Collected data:

*****

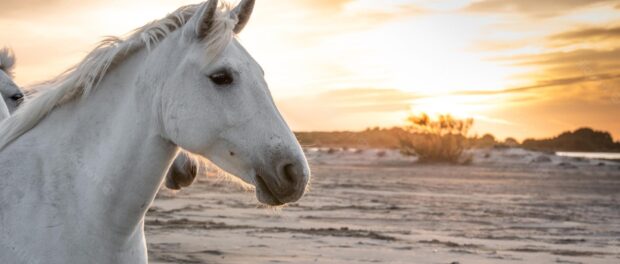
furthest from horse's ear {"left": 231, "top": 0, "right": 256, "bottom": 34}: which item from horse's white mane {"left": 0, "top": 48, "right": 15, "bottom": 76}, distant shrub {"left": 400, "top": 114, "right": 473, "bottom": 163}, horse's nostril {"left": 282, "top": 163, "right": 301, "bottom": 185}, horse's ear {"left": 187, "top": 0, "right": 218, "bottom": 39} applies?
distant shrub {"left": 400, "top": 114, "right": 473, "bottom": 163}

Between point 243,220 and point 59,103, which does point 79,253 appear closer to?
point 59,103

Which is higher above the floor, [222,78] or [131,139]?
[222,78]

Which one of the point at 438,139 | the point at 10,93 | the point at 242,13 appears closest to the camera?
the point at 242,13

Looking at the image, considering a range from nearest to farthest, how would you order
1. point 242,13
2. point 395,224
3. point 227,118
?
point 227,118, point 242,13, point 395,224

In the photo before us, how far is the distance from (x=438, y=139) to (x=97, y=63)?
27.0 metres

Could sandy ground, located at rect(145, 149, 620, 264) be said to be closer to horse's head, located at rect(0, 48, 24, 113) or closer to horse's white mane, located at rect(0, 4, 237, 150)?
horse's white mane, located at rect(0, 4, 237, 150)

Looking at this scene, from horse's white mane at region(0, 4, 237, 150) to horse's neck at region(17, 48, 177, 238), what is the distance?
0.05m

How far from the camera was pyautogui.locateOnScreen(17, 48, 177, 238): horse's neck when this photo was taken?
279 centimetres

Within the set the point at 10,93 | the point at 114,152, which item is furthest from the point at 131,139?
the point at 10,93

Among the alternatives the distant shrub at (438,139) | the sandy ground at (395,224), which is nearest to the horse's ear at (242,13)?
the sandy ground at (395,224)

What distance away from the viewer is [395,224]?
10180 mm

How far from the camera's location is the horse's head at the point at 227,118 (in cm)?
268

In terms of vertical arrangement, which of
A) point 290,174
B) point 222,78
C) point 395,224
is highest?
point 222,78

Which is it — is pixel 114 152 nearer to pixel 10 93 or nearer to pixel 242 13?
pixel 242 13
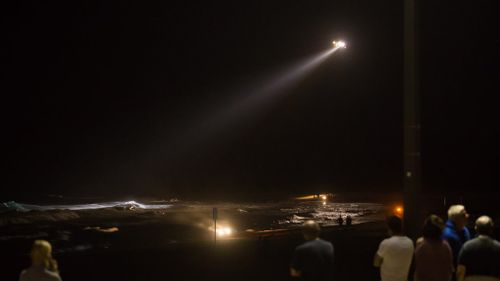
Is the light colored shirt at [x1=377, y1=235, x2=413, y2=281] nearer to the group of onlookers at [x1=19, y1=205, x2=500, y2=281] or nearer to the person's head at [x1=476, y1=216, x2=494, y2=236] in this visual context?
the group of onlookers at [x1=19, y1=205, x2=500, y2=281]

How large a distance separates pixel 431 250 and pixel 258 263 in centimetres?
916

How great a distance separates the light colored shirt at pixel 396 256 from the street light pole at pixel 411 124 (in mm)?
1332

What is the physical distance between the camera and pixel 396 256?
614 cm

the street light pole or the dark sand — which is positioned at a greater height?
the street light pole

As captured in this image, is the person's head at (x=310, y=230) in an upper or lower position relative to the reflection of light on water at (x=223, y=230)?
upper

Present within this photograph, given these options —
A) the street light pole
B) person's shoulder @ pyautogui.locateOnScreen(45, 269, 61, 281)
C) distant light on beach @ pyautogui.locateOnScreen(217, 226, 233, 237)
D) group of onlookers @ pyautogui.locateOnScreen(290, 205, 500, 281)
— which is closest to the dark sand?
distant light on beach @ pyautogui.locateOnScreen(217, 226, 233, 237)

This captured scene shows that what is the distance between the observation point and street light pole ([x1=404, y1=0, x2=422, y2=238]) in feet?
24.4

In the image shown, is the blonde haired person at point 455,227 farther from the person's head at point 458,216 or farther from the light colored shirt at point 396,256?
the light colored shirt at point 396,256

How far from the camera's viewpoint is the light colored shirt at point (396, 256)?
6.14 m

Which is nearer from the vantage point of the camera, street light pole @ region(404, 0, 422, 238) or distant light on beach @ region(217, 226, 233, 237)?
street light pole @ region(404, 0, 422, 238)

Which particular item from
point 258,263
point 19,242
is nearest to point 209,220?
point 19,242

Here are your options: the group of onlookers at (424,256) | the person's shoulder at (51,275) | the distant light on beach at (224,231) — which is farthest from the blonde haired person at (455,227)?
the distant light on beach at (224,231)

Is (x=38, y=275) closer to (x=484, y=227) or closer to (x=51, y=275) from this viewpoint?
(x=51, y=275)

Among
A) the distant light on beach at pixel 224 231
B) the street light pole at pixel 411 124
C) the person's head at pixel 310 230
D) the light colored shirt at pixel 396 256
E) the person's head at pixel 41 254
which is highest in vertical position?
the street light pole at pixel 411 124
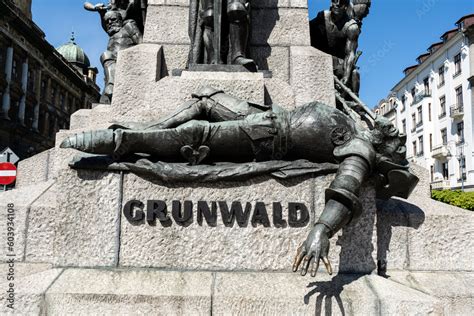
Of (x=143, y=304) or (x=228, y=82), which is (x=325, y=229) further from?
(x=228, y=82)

*****

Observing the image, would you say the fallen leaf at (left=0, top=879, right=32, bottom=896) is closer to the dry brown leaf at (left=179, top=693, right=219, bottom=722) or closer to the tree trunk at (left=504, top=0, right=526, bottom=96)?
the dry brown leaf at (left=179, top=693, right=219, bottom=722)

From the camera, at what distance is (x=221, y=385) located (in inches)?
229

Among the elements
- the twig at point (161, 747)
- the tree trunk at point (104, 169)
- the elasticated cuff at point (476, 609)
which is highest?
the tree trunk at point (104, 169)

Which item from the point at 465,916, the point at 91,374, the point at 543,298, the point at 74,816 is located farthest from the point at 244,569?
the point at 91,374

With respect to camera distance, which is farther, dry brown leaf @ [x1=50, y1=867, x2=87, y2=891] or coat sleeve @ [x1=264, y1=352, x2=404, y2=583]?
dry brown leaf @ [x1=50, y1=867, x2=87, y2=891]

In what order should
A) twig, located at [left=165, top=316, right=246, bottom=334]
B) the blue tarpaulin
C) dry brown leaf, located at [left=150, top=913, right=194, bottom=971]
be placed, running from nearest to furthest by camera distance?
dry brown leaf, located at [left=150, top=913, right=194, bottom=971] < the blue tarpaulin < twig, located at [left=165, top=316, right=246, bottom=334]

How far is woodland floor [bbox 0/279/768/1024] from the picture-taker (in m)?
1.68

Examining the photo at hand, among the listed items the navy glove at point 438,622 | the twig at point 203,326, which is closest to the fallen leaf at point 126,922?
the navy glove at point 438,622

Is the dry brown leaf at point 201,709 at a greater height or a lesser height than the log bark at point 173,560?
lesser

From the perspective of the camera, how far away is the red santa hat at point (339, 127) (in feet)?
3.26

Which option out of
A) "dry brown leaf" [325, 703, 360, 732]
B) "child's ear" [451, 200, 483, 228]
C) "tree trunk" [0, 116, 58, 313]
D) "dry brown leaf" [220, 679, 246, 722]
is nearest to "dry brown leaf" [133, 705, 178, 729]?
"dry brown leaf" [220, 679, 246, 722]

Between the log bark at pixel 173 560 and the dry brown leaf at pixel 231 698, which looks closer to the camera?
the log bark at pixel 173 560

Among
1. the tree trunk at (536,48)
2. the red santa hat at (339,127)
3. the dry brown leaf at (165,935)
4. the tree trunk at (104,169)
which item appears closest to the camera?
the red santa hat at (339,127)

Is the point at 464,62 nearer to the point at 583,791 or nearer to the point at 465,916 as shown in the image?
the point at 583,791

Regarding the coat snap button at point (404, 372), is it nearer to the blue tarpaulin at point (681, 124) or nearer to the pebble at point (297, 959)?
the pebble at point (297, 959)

*****

Task to carry out:
State how many lines in the entries above contain the word "nearer", and reply with the number alone.

Task result:
5